Pregnancy and a complete lack of modesty
“Hi babe. Will you grab enough toilet paper for me to pee three times?”
I paused — standing in our hotel room, phone to my ear, just pondering my place in this wonderful, bizarre universe — and considered all of the mystical dominoes that had to successively fall for me to hear the words that I had just heard from an intelligent, private, once-reserved woman.
“I think we just reached a new level of married,” I said.
“I love you,” replied my 22-weeks pregnant wife.
This exchange occurred on Monday in Montana. Marie was in front of our hotel in our rented Ford F-150. We were leaving to hike up Storm Mountain which would take at least three hours. Marie, at five months pregnant, had just realized that she would be at least three hours without a bathroom. Her novel request was delivered with a pass-the-salt ease.
Moments like these are becoming more commonplace. Pregnancy is weird. It’s a little like war. Things can be totally normal for awhile, then you suddenly find yourself in the midst of a new reality with different stakes. There are no grievous wounds, no dead bodies. The casualties of pregnancy are previously-held norms: Privacy, Modesty, understood bounds of Propriety. But the element that I didn’t appreciate until it was gone is Mystery. I’ll admit it: When I learned what a mucus plug was, I lost a bit of my remaining innocence.

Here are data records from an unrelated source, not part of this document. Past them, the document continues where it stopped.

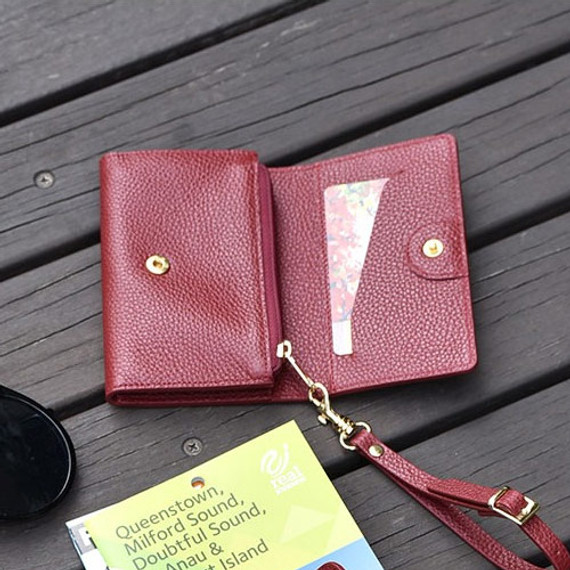 Allday genuine cowhide leather card wallet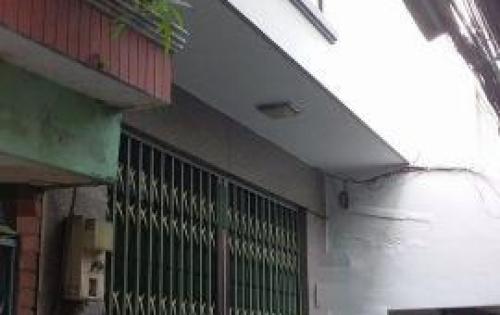 Nhà 36m2 hẻm 54 Lê Văn Lương, P. Tân Hưng, Quận 7. Giá 2.95 tỷ (TL)
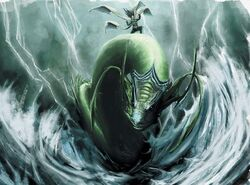 Orochi Rider 2
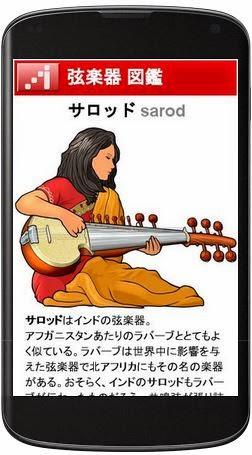 モバイル対応 弦楽器の図鑑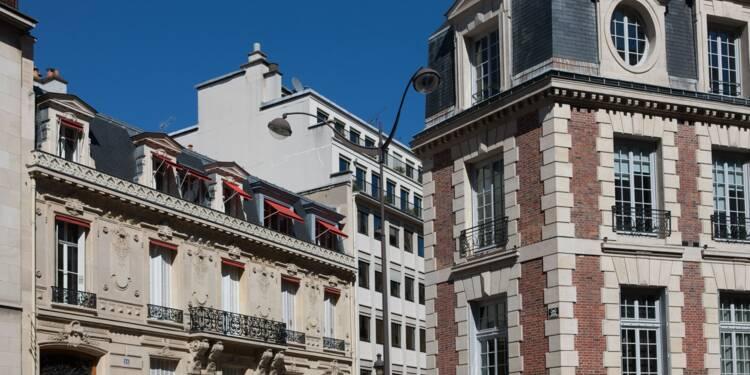 Les incertitudes fiscales menacent les dépenses en matière de logement
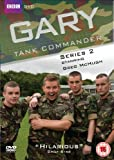 Gary - Tank Commander - Series 2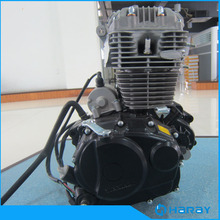 CBN Series Air Cooled SOHC 2 Valve Motorcycle Engine 250cc from China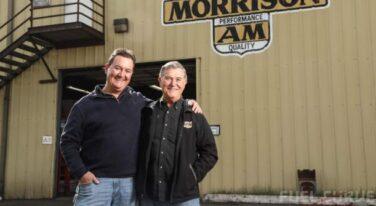 Hot Rodder Craig Morrison Passes Away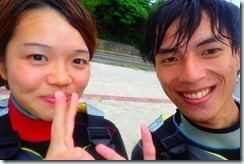 14時キムラ様 (63)
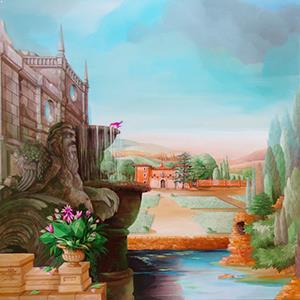 Landschaftsmalereien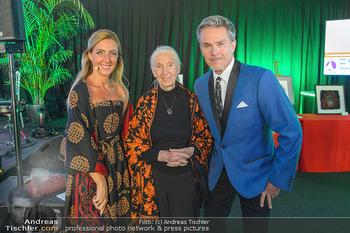 Jane Goodall Speech - Meinl´s Rösthalle - Di 10.09.2019 - Alfons HAIDER, Ina SABITZER, Jane GOODALL18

With that said, the losses are replaced by gains.
Early in our relationship, I approached Marie from behind in our kitchen. I wrapped my arms around her in a loving embrace and promptly received an elbow to my gut followed by a displeased “Don’t touch my belly!!!” And that has been a standing rule for over four years. Despite being slim, athletic and toned, Marie is very sensitive about me touching her midriff, especially after eating.
That phase is over.
For the past few days, Marie has been grasping for my hand and yanking it to her belly with increasing frequency. She wants to share our son’s natal gymnastics with me. This is a profound reversal. Just two weeks ago, when Marie began feeling the first flutters of activity, she found it nauseating. She would suddenly jerk, twist, then mutter, “Gross.” This past week, Marie has been smiling and laughing through the same event, even as the kicks and punches become more powerful. I did not marry a giggler, but Marie may be becoming one.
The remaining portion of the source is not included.